Mylène Moisan

Les dommages collatéraux

CHRONIQUE / Le jour où j’ai parlé avec Josée*, c’était le jour où elle devait avoir son traitement d’électrochocs, elle en a aux trois semaines, c’est la seule chose qui a fonctionné jusqu’ici pour traiter sa maladie.

Oui, on donne encore des électrochocs.

On appelle ça l’ECT, acronyme pour électroconvulsivothérapie. «Ça n’a rien à voir avec l’image qu’on a. Quand ma psychiatre m’a dit qu’on allait essayer ça, j’ai tout de suite pensé à Alys Robi avec le bâton dans la bouche.»

L’ECT est un traitement qui se donne sous anesthésie générale et qui demande une grande supervision, Josée le reçoit une fois par trois semaines à Robert-Giffard, l’Institut universitaire de santé mentale, elle a commencé en 2018 après avoir passé huit mois à l’hôpital. 

«Ils ont tout essayé, c’est la seule chose qui marche.»

La semaine dernière, elle a appris qu’elle ne pourrait pas recevoir son traitement en raison de la pandémie, à moins d’être hospitalisée jusqu’à ce que les directives changent. En d’autres mots, elle devrait habiter à l’hôpital pour avoir un traitement aux trois semaines, qui requiert quelques heures en tout.

Pour une quinzaine de minutes d’électrochocs.

Selon les chiffres transmis par le Centre intégré universitaire de santé et de services sociaux (CIUSSS) de la Capitale-Nationale, ils sont 22 comme elle à recevoir ce traitement à intervalles réguliers à l’externe, et qui doivent maintenant choisir entre être hospitalisé et prendre leur mal en patience. 

Quand elle se rendait à ses traitements, elle croisait d’autres patients. «Il y a toute sorte de monde. Il y en a qui travaillent encore, il y a un pompier qui vient aux deux mois, ils ne pourront plus travailler [s’ils sont hospitalisés]. Il y a aussi des personnes âgées qui font de la démence, elles ont besoin de ça.»

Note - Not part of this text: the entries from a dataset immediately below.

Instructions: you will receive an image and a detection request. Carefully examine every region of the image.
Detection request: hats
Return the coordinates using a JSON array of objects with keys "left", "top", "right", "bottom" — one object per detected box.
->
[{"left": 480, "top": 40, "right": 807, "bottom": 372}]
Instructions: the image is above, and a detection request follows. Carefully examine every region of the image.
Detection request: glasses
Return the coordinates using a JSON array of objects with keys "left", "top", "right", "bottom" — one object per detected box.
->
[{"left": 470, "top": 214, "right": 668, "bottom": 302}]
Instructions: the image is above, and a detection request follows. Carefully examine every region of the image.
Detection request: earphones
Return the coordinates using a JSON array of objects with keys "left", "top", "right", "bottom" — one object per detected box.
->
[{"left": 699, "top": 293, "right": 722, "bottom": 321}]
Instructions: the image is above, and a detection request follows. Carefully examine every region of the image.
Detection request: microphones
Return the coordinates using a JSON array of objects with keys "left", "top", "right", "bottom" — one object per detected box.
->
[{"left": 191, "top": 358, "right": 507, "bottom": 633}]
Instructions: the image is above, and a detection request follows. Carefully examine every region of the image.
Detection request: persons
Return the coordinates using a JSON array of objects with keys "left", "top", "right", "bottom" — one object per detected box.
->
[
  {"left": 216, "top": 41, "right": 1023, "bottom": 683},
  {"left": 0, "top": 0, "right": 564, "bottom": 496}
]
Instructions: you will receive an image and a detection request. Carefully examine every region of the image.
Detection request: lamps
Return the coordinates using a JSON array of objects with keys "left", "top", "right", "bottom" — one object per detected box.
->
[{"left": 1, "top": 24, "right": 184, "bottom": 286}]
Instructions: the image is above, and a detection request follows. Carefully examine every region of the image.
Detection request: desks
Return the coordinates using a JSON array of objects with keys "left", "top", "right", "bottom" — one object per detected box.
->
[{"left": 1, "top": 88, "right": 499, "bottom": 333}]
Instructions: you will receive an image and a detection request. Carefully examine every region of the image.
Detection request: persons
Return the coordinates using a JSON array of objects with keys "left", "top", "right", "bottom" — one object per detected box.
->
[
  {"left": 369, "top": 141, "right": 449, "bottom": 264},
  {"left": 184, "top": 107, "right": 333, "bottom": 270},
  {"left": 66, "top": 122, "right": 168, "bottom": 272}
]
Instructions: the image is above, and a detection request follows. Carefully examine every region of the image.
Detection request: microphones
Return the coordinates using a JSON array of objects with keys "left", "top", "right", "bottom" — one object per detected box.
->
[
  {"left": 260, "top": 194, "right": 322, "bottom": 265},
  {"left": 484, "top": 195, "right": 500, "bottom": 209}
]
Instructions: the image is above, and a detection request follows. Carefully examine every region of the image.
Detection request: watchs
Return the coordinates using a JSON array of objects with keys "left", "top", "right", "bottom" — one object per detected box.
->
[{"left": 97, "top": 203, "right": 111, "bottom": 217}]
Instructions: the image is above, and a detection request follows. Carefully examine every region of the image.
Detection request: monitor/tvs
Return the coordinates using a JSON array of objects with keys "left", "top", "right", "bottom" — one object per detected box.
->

L’ECT est un traitement particulièrement intense, utilisé en dernier recours. «Après le traitement, je passe une heure en salle de réveil et après, j’ai terriblement mal à la tête et au cou. Pendant trois jours, j’ai mal à tous les muscles de mon corps — parce que j’ai convulsé — et je remonte tranquillement après.»

Ce n’est pas une sinécure.

Josée s’est battue toute sa vie contre la dépression et contre un héritage familial particulièrement chargé en maladie mentale. À 51 ans, elle était enfin parvenue à sortir la tête de l’eau. «Je ne veux pas retourner à l’hôpital», se désole Josée, qui ne s’imagine pas seule, sans visite de son conjoint, à attendre ses traitements.

«J’ai vraiment peur de faire une rechute. On a déjà essayé d’espacer les traitements aux mois, et j’avais fait une rechute.» Elle ne veut surtout pas retourner à la case départ. «Quand ils m’ont donné ce traitement, ça faisait huit mois que j’étais malade et que rien ne fonctionnait.»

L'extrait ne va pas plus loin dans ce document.